Quand un très proche conseiller de Macron travaillait à l'élection de Maduro

Alors que l'Elysée semble soutenir l'opposant Juan Guaido qui s'est autoproclamé «président par intérim» du Venezuela, que penser du rôle assumé d'Ismaël Emelien, proche conseiller d'Emmanuel Macron, dans l'élection de Nicolas Maduro en 2013 ?
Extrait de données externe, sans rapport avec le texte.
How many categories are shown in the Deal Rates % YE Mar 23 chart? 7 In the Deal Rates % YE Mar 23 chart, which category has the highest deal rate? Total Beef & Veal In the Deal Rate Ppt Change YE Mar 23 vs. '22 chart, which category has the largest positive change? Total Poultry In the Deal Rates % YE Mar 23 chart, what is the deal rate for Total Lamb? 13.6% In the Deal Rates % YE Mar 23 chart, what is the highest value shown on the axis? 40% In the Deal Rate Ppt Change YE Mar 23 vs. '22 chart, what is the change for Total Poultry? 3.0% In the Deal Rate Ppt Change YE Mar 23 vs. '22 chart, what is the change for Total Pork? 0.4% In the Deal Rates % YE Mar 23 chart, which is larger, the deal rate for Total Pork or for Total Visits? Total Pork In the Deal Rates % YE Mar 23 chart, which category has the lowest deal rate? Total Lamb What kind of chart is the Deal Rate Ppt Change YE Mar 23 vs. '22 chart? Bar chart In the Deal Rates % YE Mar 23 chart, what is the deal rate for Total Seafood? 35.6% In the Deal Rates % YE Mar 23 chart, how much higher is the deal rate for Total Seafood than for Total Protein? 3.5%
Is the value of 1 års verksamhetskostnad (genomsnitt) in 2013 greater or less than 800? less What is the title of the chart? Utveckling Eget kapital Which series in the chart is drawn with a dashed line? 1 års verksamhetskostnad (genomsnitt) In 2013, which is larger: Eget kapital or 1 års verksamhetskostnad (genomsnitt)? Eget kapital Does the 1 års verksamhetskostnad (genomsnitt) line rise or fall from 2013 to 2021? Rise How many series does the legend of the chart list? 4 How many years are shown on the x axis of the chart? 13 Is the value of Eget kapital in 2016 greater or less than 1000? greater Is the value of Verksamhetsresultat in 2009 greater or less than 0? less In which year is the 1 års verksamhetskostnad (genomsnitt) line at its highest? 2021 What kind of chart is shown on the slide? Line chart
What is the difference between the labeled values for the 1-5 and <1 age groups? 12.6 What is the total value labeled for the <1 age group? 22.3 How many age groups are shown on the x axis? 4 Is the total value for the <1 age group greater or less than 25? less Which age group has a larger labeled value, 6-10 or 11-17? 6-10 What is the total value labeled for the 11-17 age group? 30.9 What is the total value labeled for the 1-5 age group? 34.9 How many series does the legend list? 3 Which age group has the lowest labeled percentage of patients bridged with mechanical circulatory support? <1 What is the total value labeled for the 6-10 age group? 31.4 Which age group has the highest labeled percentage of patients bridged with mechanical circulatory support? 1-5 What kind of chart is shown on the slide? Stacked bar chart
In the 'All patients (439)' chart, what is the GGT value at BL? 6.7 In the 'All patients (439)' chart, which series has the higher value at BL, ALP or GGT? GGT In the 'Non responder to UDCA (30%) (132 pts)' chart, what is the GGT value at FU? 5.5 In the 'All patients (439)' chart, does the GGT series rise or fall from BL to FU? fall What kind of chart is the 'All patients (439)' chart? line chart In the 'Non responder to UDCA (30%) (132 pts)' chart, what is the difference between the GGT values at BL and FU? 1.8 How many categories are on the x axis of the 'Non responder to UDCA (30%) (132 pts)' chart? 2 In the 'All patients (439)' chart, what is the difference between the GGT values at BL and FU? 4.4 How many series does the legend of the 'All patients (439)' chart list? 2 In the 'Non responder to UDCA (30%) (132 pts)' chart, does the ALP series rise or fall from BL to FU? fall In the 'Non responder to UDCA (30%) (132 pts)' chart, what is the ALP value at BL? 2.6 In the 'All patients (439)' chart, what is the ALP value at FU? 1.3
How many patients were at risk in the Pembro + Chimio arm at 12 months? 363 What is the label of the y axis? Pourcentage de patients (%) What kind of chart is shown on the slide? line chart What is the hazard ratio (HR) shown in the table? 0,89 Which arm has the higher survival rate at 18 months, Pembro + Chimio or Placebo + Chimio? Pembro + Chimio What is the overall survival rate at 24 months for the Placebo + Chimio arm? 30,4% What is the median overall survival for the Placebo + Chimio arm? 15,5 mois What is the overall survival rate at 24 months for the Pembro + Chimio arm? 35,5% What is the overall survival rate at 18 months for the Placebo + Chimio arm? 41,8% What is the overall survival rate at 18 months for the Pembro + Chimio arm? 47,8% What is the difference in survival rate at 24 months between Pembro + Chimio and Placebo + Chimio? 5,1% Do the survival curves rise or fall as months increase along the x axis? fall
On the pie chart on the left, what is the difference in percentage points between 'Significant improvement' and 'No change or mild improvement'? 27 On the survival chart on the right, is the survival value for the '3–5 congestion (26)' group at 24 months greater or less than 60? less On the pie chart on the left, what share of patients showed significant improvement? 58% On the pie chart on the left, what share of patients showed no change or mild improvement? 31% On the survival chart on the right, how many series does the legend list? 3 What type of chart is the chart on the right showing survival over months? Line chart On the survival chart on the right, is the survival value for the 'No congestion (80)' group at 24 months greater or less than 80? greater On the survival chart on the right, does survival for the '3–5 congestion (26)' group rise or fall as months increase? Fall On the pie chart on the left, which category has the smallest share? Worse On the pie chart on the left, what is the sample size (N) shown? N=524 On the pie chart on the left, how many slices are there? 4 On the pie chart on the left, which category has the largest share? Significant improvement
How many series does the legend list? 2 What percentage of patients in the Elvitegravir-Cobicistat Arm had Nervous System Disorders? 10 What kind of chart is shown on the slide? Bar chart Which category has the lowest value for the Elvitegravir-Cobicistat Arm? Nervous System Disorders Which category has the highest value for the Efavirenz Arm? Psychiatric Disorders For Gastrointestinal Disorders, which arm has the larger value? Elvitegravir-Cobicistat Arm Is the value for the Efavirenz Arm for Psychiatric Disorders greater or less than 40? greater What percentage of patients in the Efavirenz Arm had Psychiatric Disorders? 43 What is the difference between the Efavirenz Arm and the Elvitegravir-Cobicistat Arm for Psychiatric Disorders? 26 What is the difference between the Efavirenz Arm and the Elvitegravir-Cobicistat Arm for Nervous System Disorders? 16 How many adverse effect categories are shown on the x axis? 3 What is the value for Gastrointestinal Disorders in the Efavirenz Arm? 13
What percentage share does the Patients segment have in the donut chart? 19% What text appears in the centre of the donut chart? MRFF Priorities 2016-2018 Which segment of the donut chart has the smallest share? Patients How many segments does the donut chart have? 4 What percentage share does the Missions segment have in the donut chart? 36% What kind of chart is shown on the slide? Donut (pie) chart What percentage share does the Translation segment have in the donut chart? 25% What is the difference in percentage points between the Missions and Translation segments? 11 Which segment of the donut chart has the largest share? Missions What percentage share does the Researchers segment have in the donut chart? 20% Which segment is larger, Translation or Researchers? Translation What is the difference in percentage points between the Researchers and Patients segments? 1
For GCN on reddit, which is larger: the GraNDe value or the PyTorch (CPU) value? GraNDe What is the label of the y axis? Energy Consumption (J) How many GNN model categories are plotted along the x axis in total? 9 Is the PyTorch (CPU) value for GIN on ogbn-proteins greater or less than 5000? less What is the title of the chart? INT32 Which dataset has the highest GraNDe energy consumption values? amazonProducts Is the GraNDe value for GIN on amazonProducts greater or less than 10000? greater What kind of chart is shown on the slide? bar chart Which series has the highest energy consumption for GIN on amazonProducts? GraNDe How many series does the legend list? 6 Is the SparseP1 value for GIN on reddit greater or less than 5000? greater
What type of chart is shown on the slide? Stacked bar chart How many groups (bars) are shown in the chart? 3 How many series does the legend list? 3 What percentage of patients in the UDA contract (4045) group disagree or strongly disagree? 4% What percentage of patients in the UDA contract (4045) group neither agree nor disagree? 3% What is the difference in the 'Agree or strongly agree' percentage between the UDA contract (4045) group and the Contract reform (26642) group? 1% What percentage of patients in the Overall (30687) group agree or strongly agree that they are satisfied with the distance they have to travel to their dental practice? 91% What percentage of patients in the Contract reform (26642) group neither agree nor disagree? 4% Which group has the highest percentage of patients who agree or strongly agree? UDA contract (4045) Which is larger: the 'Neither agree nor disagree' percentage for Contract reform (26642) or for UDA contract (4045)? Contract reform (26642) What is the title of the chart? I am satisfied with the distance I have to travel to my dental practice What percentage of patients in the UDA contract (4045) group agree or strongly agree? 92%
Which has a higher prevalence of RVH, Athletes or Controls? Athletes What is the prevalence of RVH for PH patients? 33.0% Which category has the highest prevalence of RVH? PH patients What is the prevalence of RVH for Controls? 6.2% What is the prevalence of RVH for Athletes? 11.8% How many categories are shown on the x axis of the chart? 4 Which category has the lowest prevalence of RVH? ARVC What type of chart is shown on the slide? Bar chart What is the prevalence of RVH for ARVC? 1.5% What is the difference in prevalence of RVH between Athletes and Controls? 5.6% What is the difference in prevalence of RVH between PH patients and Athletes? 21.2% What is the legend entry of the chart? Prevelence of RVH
Emmanuel Macron a salué la contestation politique en cours au Venezuela en déclarant sur Twitter le 24 janvier : «Après l’élection illégitime de Nicolas Maduro en mai 2018, l’Europe soutient la restauration de la démocratie. Je salue le courage des centaines de milliers de Vénézuéliens qui marchent pour leur liberté.» Cependant, il semblerait qu'au moins un membre de son entourage ait pris part à cette «élection illégitime».

Comme l'avait révélé L'Express en 2016 et rappelé Mediapart en 2017, Ismaël Emelien, proche collaborateur du président de la République à l'Elysée, qui était sorti de l'ombre à son corps défendant pendant l'affaire Benalla, a travaillé pour l'accession au pouvoir de Nicolas Maduro lorsqu'il figurait dans les rangs de l'entreprise Havas Euro-RSCG en 2013

Interrogé par Mediapart, l'intéressé n'a d'ailleurs jamais nié son implication, comme le relevait l'émission Arrêt sur images en 2017 : «Je suis allé au Venezuela deux fois trois jours. J’ai consacré à cette mission environ une journée par semaine pendant trois mois.» Et de concéder : «C'est vrai, je ne suis pas satisfait de cette campagne, mais, à l'époque, Maduro était considéré comme le Lula vénézuélien.»

Selon le site d'enquête «le contrat d’Havas au Venezuela a commencé début 2013». Hugo Chavez était alors mourant et souhaitait préparer sa succession en promouvant son dauphin, Nicolas Maduro. Proposant force spots publicitaires, documentaires et autres conseils en meeting, ainsi qu'une expertise en matière de réseaux sociaux, Havas a donc eu pour mission d'aider à l'élection de Nicolas Maduro.